The amplitude is the constant multiplying the cosine, so in this case, it's 2.

#A = 2#

You can think of the constant multiplying the x as the function angular speed, that is, the function's period multiplied by its frequency.

We know that the cosine has a normal period of #2pi# radians or #360# degrees, that is, every #2pi# radians or #360# degrees the cosine goes back where it started.
So the period (assuming that you mean the amount of time it takes to go through circle) will depend on whether that cosine is taking the value in degrees or radians.
So we have that:
#|1/3| = 2pi/T -> T/3 = 2pi -> T = 6pi#u.t

Or
#|1/3| = 360/T -> T/3 = 360 -> T = 1080#u.t

It's more common to use radians with trig functions, so we'll assume the latter. (Also, u.t means unit of time, since we don't know what unit the function uses)
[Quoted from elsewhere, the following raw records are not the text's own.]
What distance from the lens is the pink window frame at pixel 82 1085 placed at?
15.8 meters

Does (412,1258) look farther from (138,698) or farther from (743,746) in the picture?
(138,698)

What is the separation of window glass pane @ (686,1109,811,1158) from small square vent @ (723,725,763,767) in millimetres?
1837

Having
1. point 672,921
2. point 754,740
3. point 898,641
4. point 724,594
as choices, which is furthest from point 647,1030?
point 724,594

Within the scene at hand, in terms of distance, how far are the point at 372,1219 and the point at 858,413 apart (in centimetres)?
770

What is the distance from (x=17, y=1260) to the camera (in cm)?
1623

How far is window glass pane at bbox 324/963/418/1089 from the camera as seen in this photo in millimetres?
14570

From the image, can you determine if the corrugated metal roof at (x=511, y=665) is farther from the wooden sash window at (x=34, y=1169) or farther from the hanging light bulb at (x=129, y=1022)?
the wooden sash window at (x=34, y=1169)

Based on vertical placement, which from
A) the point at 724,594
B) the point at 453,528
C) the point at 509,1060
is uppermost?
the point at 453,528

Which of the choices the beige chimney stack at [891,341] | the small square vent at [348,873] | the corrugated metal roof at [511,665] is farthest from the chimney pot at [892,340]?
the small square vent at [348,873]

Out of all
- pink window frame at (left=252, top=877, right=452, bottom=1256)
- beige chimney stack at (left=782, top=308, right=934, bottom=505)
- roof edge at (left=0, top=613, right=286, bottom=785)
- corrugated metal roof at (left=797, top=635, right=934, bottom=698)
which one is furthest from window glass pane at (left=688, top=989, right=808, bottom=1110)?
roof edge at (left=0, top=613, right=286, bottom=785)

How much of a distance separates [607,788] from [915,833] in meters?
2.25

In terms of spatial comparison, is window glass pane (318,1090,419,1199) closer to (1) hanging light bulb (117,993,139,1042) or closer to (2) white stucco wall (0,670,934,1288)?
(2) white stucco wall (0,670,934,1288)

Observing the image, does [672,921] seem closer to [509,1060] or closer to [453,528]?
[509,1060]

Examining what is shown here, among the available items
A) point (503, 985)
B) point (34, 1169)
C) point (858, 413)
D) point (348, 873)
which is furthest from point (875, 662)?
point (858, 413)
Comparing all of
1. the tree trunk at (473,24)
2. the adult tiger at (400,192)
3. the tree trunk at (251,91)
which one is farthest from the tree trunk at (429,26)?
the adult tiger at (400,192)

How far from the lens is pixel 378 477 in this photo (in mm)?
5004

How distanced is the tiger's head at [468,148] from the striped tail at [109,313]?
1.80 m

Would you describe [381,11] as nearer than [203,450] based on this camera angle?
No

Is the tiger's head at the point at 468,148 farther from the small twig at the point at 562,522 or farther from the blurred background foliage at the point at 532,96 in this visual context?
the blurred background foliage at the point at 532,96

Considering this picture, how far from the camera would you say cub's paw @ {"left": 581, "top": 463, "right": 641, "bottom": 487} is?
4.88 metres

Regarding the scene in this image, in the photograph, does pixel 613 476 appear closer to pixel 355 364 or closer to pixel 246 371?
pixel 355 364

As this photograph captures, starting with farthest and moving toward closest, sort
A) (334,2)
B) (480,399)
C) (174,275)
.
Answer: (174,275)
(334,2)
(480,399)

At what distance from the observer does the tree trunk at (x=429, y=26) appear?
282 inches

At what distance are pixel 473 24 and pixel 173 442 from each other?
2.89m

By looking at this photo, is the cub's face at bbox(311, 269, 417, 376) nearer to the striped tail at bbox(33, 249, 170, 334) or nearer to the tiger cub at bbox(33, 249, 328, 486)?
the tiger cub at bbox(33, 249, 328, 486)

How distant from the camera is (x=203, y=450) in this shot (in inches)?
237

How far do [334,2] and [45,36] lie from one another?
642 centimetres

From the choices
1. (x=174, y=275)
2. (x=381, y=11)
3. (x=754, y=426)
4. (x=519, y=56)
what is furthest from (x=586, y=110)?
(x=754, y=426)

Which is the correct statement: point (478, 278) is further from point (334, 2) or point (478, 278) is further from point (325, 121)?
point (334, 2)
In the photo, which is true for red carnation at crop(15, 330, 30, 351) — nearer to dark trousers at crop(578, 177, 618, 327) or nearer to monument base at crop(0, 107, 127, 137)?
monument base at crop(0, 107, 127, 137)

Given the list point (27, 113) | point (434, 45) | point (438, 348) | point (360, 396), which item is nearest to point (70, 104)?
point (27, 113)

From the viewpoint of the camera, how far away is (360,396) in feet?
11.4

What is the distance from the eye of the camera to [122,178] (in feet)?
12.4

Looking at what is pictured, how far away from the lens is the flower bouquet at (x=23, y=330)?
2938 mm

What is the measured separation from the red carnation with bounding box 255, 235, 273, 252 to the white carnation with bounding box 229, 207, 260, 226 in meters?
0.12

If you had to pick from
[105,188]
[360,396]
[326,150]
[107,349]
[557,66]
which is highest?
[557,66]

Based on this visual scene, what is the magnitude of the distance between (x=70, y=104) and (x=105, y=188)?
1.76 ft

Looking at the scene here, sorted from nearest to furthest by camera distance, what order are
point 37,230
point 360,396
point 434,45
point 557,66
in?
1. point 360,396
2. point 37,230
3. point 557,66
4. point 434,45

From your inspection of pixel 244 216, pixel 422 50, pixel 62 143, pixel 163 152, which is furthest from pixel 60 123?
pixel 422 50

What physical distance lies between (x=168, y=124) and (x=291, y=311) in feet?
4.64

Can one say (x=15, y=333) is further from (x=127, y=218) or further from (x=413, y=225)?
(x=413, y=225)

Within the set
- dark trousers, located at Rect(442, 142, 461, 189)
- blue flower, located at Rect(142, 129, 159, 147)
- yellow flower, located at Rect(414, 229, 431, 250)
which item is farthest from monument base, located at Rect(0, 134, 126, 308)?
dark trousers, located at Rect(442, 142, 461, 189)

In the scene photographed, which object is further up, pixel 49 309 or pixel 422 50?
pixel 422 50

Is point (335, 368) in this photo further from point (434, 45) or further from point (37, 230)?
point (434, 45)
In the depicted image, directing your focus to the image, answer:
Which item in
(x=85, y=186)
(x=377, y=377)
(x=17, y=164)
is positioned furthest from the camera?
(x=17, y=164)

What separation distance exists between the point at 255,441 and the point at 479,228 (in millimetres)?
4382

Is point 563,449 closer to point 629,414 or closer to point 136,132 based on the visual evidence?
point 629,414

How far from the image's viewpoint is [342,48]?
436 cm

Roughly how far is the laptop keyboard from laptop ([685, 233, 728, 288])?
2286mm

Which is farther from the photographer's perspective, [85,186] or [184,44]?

And, last but not least, the phase shift is the value we're adding to the variable divided by the angular speed. (Think of it as the starting angle, instead of beginning with 1, we're beginning with this angle! But whenever the angular speed is different from 1, that is, whenever we're moving faster than the normal trig function, the phase shift gets smaller whereas whenever we're moving slower than the normal trig function the phase shift gets bigger)

#phi = 0/(1/3) = 0*3/1 = 0#

The unit of this depends on the unit of the angular speed too, so if we're working with radians always stick with radians, and if we're working with degrees, always work with degress. But, given this is 0 it doesn't really matter here.